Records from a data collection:

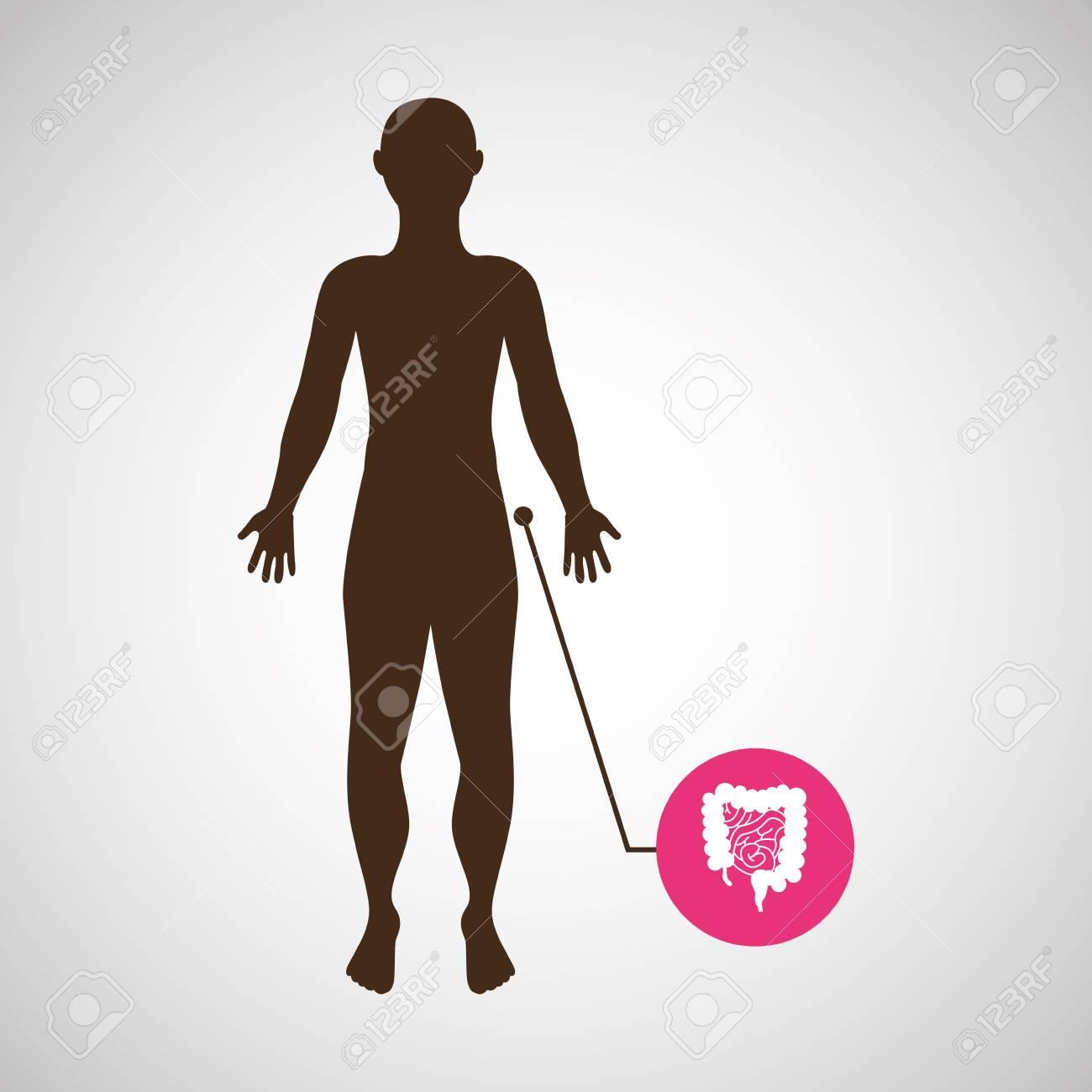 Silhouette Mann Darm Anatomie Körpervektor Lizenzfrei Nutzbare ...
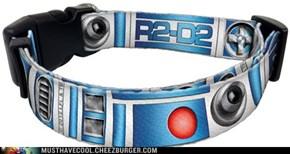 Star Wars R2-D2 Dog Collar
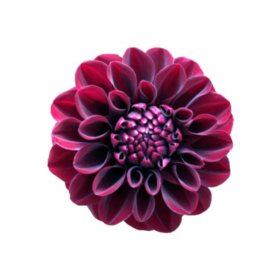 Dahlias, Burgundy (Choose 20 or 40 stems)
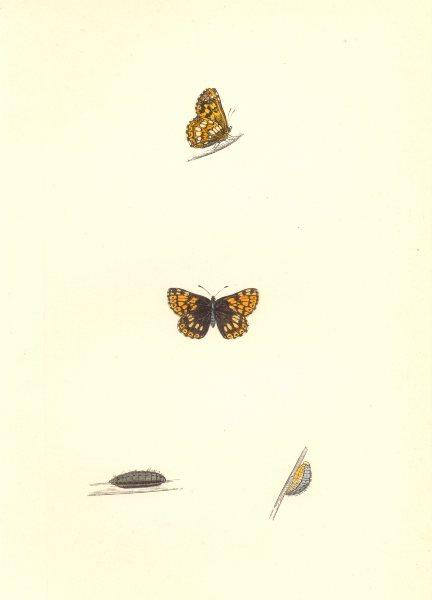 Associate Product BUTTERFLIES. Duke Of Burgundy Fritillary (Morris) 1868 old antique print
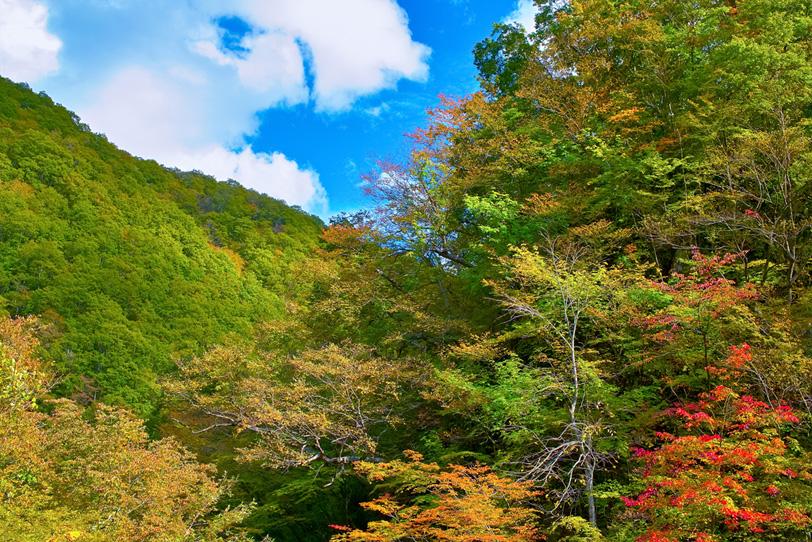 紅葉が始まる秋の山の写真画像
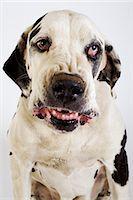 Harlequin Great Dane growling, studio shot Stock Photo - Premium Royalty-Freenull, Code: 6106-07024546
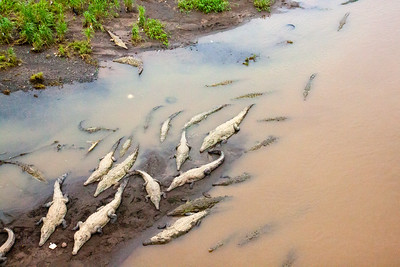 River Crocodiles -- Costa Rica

Directions: Return every record exactly, leaving out the pictures.

Task solution:
 Silhouette Mann Darm Anatomie Körpervektor Lizenzfrei Nutzbare ...
 Star Wars R2-D2 Dog Collar
 Dahlias, Burgundy (Choose 20 or 40 stems)
 Associate Product BUTTERFLIES. Duke Of Burgundy Fritillary (Morris) 1868 old antique print
 紅葉が始まる秋の山の写真画像
 Harlequin Great Dane growling, studio shot Stock Photo - Premium Royalty-Freenull, Code: 6106-07024546
 River Crocodiles -- Costa Rica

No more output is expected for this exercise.